“After we’ve seen and spoken to Mr. Dunlop,” Tom amended. “We can’t run off without explanation to the guests that we have invited to share the camp that we thought had.”
Barely a hundred yards away four men lay on their stomachs, heads concealed behind a low fringe of brush under which the muzzles of their rifles peeped.
“Remember,” whispered Dolph Gage faintly, “all of you fire your first shot into Jim Ferrers. After that we’ll take charge of the youngsters! Get a close bead on Jim. Ready!”
CHAPTER IV
SOLD OUT FOR A TOY BALE!
Jim Ferrers had stated a plain truth when he remarked that Nevada men did not often waste ammunition.
With four rifles aimed at him, at that short, point-blank range, it would seem that Jim’s last moment had come.
Yet at that instant the sound of an approaching motor ear was heard.
Then the car, moving at twelve miles an hour mounted the crest at a point less than seventy yards from where the four ambushed men lay.
Joe Timmins caught sight of them.
“Take the wheel!” muttered Timmins, forcing Parkinson’s nearer hand to the wheel.
In an instant Joe was upon his feet, drawing his revolver. He fired at the men in ambush, but a lurch of the car on the rough ground destroyed his aim.
“Dolph Gage and his rascals at the ridge,” bellowed Joe, in a fog-horn voice, pointing.
Jim Ferrers dropped to the ground, hugging it flat. Harry followed suit. Tom Reade hesitated an instant, then away he flew at a dead run.
Close to a tree Tom stopped, thrusting right hand in among the bushes. Up and down his hand moved.
“Shoot and duck!” snarled Dolph, in a passion because of their having been discovered.
Boom!
Over by the ridge where Gage and his fellow rascals lay it looked as though a volcano had started in operation on a small scale.
Fragments of rock, clouds of dirt, splinters and bits of brush shot up in the air.
Following the report came a volley of terrific yells from Dolph and his fellows.
They had been on the instant of firing when the big explosion came.
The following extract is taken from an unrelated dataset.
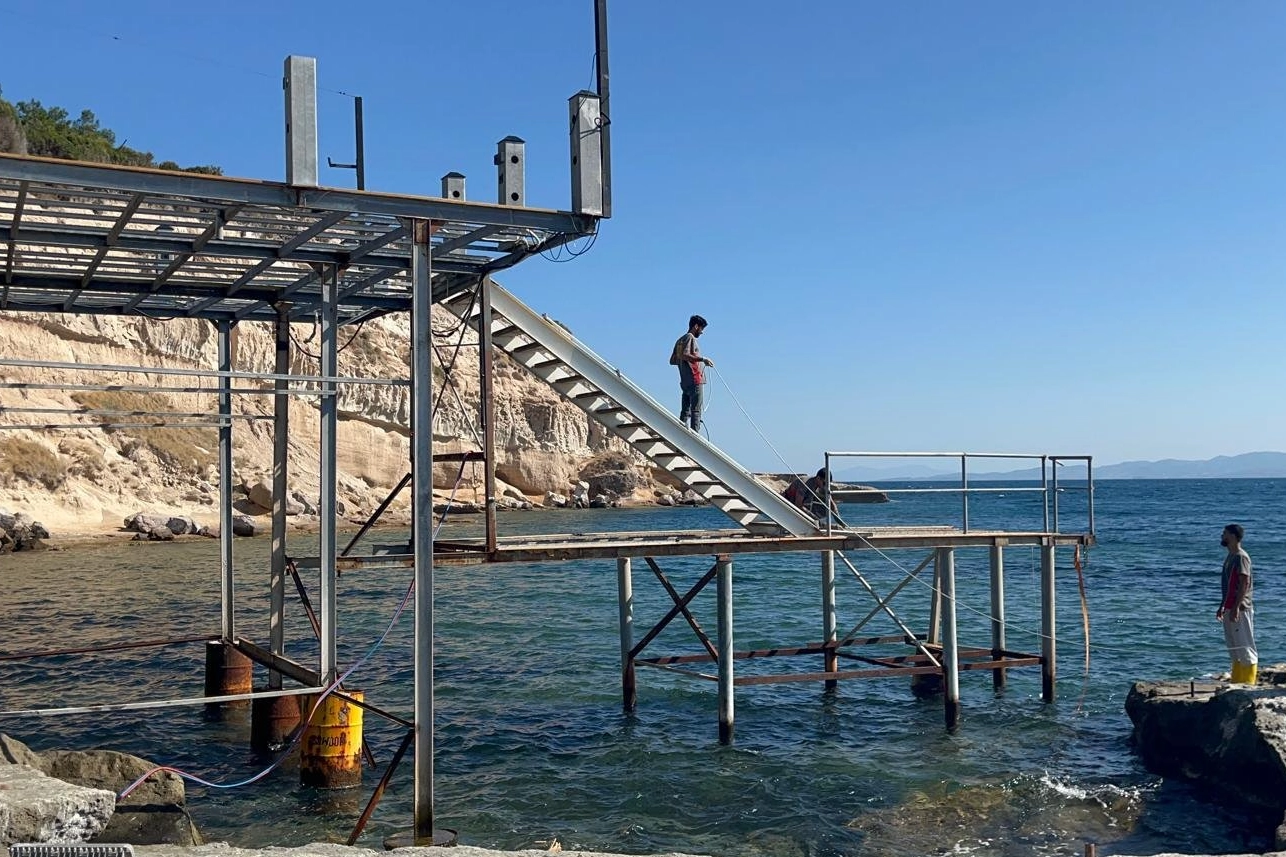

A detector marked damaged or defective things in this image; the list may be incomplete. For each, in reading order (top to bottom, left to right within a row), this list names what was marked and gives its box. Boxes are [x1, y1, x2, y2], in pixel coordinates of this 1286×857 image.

Jim Ferrers, too, was taking careful aim at the moment.
It is a law of Nature that whatever goes up debris, mixed with larger pieces of rock and clots of earth, descended on the scene of the explosion. Yet little of this flying stuff reached Dolph Gage and his companions, for they were up and running despite the mark that they thus presented to Ferrers.
Nor did the rascals stop running until they had reached distant cover.
“Stop it, Jim—–don’t shoot!” gasped Tom Reade, choking with laughter, as Ferrers leaped to his feet, taking aim after the fugitives.
“I want Dolph Gage, while I’ve got a good, legal excuse,” growled Ferrers, glancing along rifle barrel at the forward sight.